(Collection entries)

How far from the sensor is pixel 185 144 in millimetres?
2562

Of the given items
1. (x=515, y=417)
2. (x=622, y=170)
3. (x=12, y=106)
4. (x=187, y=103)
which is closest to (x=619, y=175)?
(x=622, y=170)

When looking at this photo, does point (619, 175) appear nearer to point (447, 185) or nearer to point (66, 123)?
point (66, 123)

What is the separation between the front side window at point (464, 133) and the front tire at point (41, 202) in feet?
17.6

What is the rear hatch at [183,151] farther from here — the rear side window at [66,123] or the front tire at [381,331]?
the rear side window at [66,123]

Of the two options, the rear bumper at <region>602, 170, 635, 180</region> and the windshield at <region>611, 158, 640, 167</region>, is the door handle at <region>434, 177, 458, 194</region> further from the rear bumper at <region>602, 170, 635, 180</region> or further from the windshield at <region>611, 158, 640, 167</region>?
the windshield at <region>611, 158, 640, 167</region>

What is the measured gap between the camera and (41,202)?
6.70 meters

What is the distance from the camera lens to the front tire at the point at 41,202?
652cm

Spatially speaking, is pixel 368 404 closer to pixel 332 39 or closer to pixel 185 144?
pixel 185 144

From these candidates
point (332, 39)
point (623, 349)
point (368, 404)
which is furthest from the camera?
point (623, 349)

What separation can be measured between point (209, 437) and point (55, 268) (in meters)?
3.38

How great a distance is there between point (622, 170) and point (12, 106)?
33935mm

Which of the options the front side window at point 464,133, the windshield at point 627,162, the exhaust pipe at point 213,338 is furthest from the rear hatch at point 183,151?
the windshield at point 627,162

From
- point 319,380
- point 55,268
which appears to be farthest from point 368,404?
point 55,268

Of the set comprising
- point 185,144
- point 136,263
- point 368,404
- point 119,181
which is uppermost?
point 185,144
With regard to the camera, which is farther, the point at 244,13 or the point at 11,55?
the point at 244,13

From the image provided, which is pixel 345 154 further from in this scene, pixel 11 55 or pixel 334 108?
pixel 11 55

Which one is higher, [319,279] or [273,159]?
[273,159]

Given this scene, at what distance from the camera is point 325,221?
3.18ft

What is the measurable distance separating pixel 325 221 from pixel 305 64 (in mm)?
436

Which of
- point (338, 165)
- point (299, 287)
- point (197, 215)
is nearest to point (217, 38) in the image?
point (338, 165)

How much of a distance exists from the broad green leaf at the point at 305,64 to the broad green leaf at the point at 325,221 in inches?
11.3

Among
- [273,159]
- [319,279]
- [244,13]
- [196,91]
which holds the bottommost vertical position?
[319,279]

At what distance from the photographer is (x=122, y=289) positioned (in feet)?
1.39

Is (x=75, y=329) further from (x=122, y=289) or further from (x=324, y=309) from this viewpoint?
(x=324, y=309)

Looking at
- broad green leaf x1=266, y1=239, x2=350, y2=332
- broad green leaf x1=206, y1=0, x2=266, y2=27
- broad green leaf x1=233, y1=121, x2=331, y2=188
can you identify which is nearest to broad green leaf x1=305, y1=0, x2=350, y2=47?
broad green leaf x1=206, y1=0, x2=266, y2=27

## What you will do
Arrange the lines as a numbered list with blank lines omitted, starting with the line that contains "What is the measurable" and continuing through the last line of the items above.

## Expected output
1. What is the measurable distance separating pixel 325 221 from pixel 305 64 (in mm)?
2. 436
3. Which of
4. - point (338, 165)
5. - point (299, 287)
6. - point (197, 215)
7. is nearest to point (217, 38) in the image?
8. point (338, 165)
9. How much of a distance exists from the broad green leaf at the point at 305,64 to the broad green leaf at the point at 325,221 in inches?
10. 11.3
11. Among
12. - [273,159]
13. - [319,279]
14. - [244,13]
15. - [196,91]
16. which holds the bottommost vertical position?
17. [319,279]
18. At what distance from the photographer is (x=122, y=289) positioned (in feet)?
19. 1.39
20. Is (x=75, y=329) further from (x=122, y=289) or further from (x=324, y=309) from this viewpoint?
21. (x=324, y=309)
22. Looking at
23. - broad green leaf x1=266, y1=239, x2=350, y2=332
24. - broad green leaf x1=206, y1=0, x2=266, y2=27
25. - broad green leaf x1=233, y1=121, x2=331, y2=188
26. can you identify which is nearest to broad green leaf x1=305, y1=0, x2=350, y2=47?
27. broad green leaf x1=206, y1=0, x2=266, y2=27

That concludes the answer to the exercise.